The real tragedy is not that Young dives. As far as simulation goes, his Royal Ballet School leaps are no less preposterous than the colossal frame of Didier Drogba being knocked flying by a diminutive Fulham youth player. The tragedy is also not that David Moyes has refused to outwardly condemn Young. That is a shame, given Moyes’ reputation as someone who does not shy away from such things, but it is understandable given the pressure he is currently under not to cause civil war at Manchester United.

The real tragedy lies, as it so often does, with Roy Keane. After the game against Sociedad, Keane was blunt in his condemnation of Young. “He’s conned the referee” the Irishman flatly declared, before obtusely farting that “we’re in a foreign country here, and it’s always more accepted”.

Bloody foreigners. If only they punished Ashley Young more for diving, then he wouldn’t do it so much. If only a few Real Sociedad fans had had the Great British decency to run onto the pitch and give him a good kicking. If only they, like us, would labour under the delusion that English players do not dive. Then we wouldn’t be in this irritating situation where we have to explain why an English player has, in fact, dived.

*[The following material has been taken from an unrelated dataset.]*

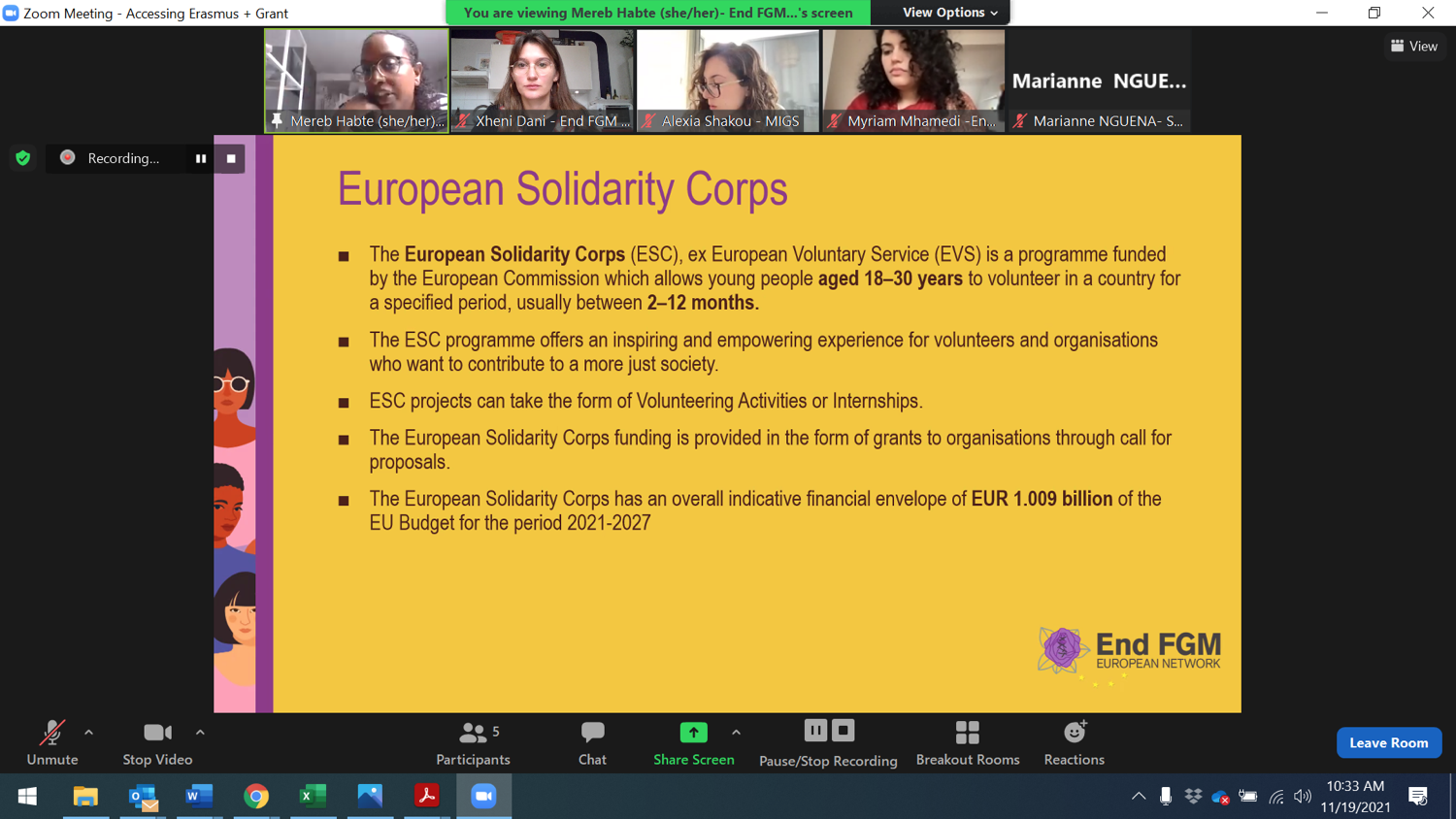 Knowledge-Sharing online event | End FGM
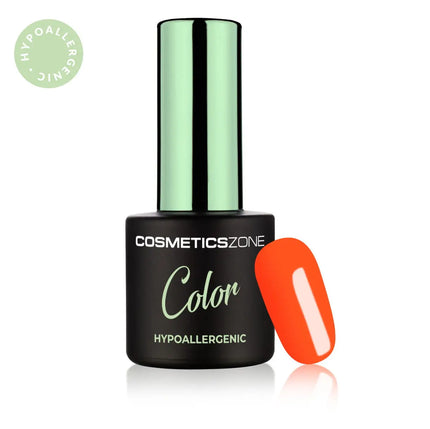 Cosmetics Zone Hypoallergenic Hybrid UV/LED Gel Polish Neon Electric Orange N18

Young presents English football with a dilemma. It can no longer maintain, as Keane does, that diving is worse in other countries. Now it is searching desperately for a decent excuse for Young’s very English cheating. Universal vilification has only gone so far, so we can now but turn to the old tactics. Do what we do so well. Blame Klinsmann. Without him we would still be living in a footballing utopia, where the pitches were muddy, the men were men and you didn’t leave the pitch until the blood loss became critical.  Thanks to you Klinsi, that innocent, carefree world is gone.